(EXCERPTED RECORDS)

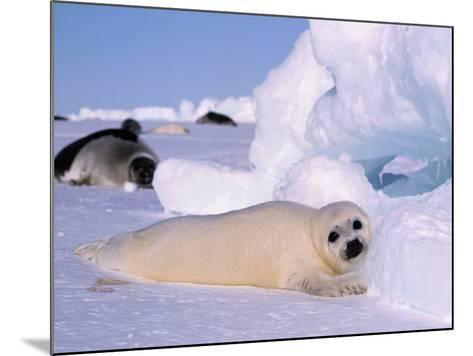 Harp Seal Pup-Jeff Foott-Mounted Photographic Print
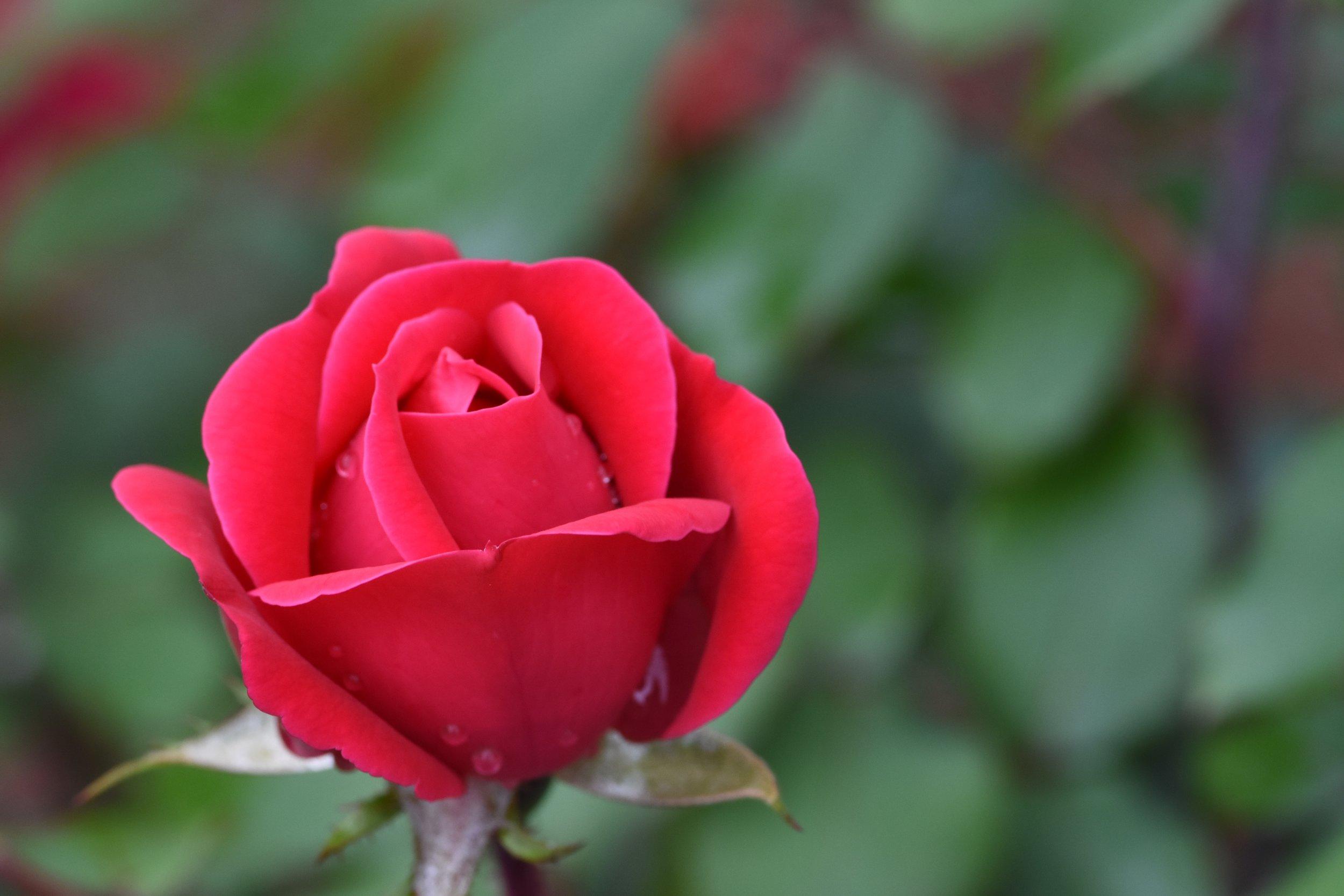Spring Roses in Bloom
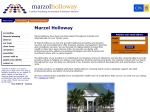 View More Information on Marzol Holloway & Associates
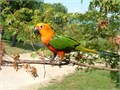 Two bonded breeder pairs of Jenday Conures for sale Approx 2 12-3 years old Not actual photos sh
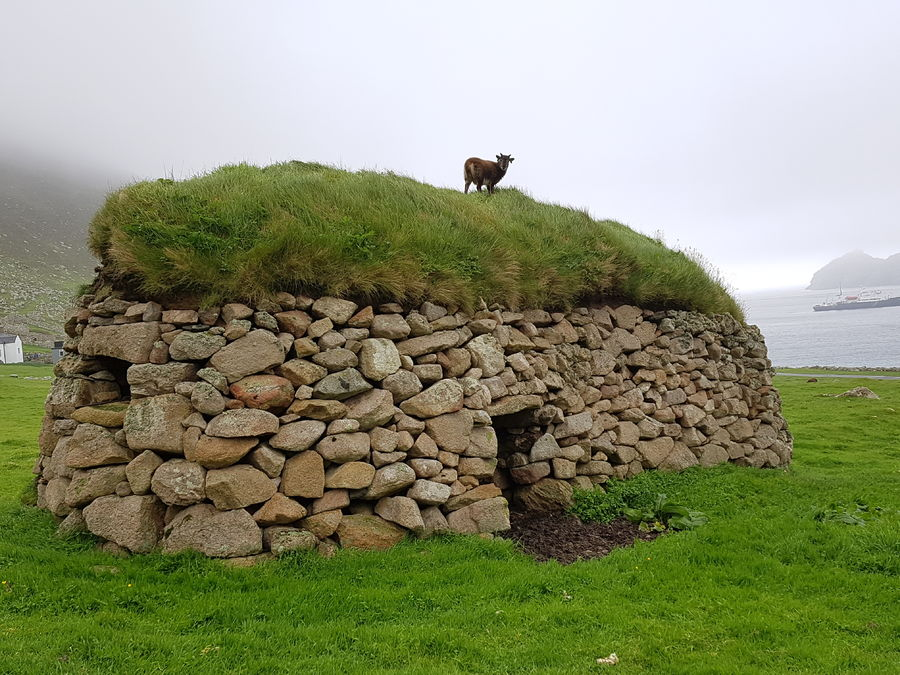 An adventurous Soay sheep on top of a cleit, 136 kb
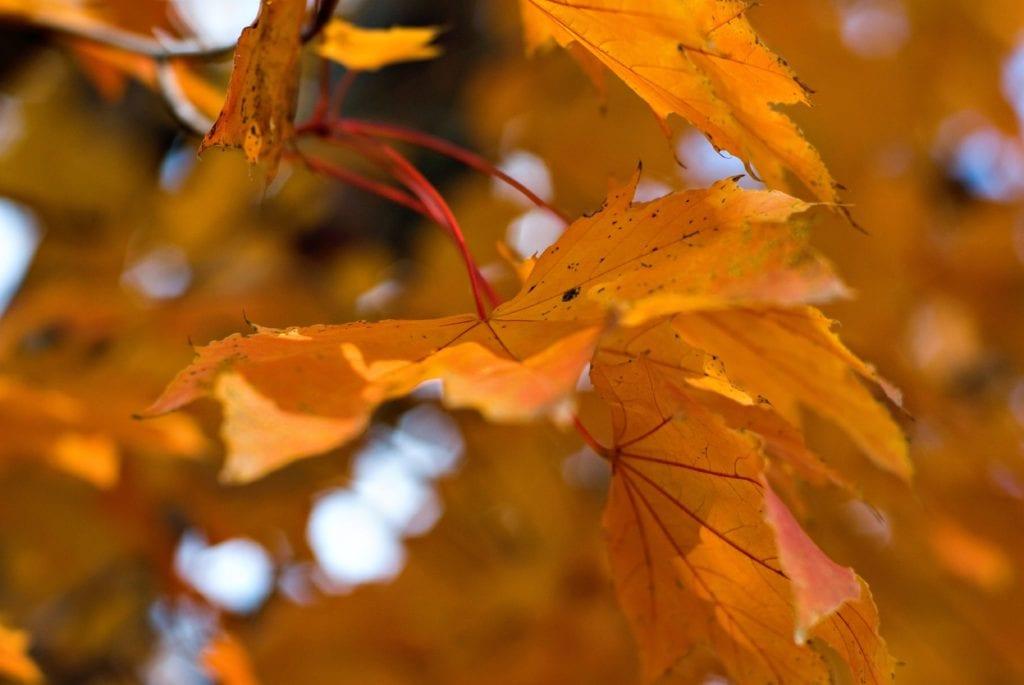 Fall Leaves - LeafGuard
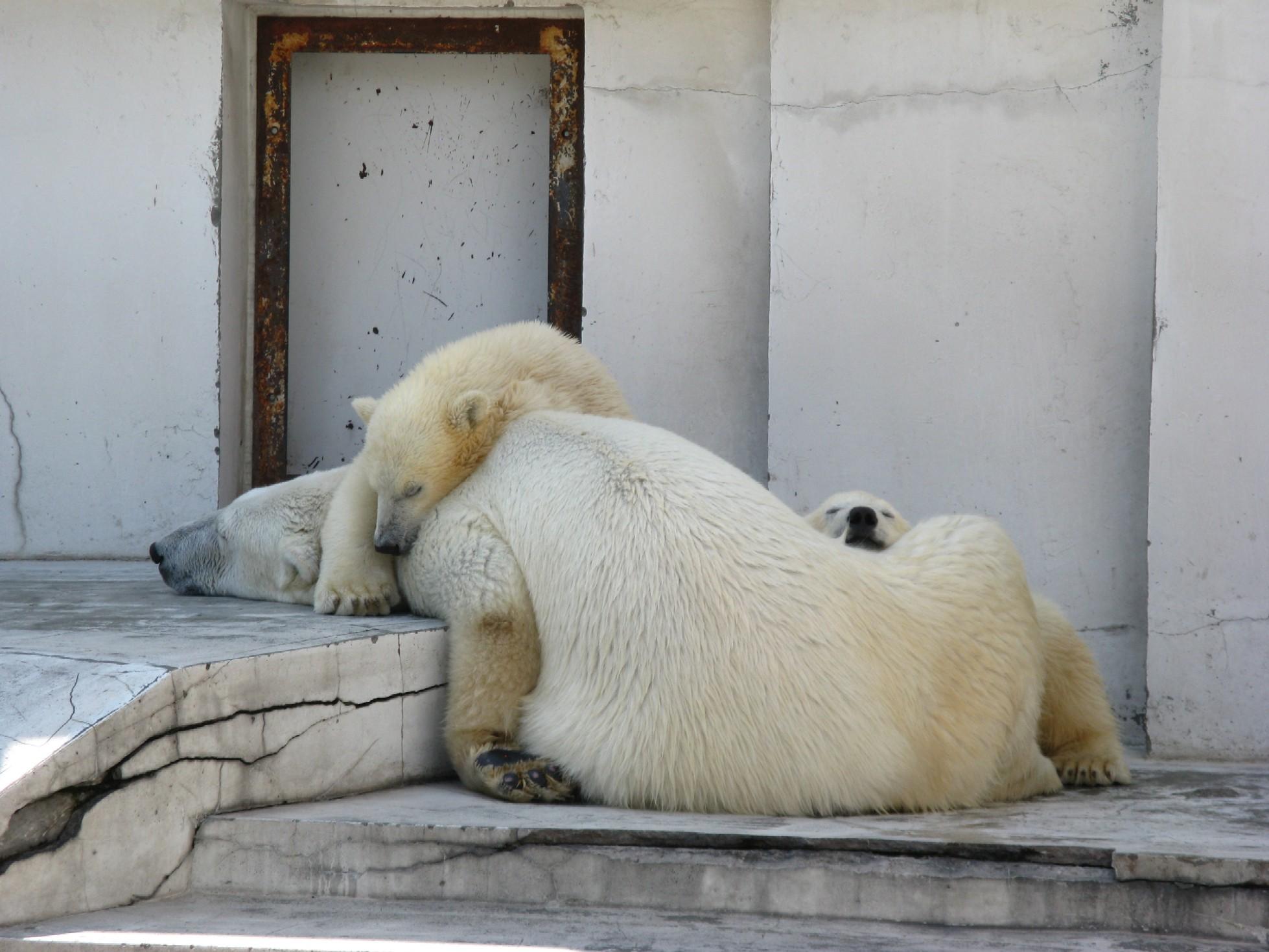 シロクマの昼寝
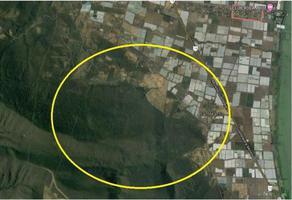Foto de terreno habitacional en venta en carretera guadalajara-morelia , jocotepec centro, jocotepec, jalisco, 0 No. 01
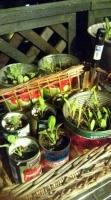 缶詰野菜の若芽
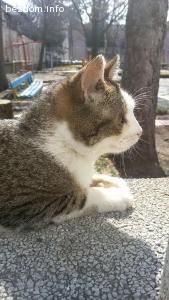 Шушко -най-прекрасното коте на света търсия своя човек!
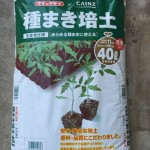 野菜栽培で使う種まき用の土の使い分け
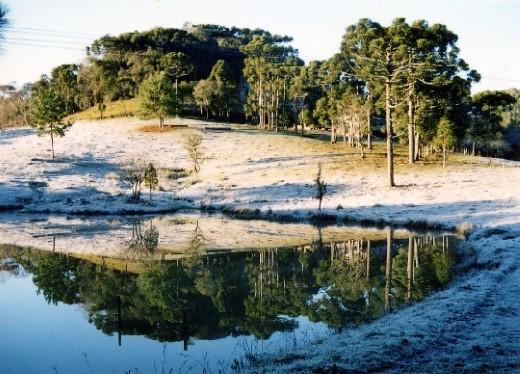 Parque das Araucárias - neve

(End EXCERPTED RECORDS)

- EXERCISE AIM: Line by line, transcribe the records exactly, omitting the images.

- RESPONSE FOR THIS EXERCISE:
 Harp Seal Pup-Jeff Foott-Mounted Photographic Print
Spring Roses in Bloom
 View More Information on Marzol Holloway & Associates
 Two bonded breeder pairs of Jenday Conures for sale Approx 2 12-3 years old Not actual photos sh
 An adventurous Soay sheep on top of a cleit, 136 kb
 Fall Leaves - LeafGuard
 シロクマの昼寝
Foto de terreno habitacional en venta en carretera guadalajara-morelia , jocotepec centro, jocotepec, jalisco, 0 No. 01
 缶詰野菜の若芽
 Шушко -най-прекрасното коте на света търсия своя човек!
 野菜栽培で使う種まき用の土の使い分け
 Parque das Araucárias - neve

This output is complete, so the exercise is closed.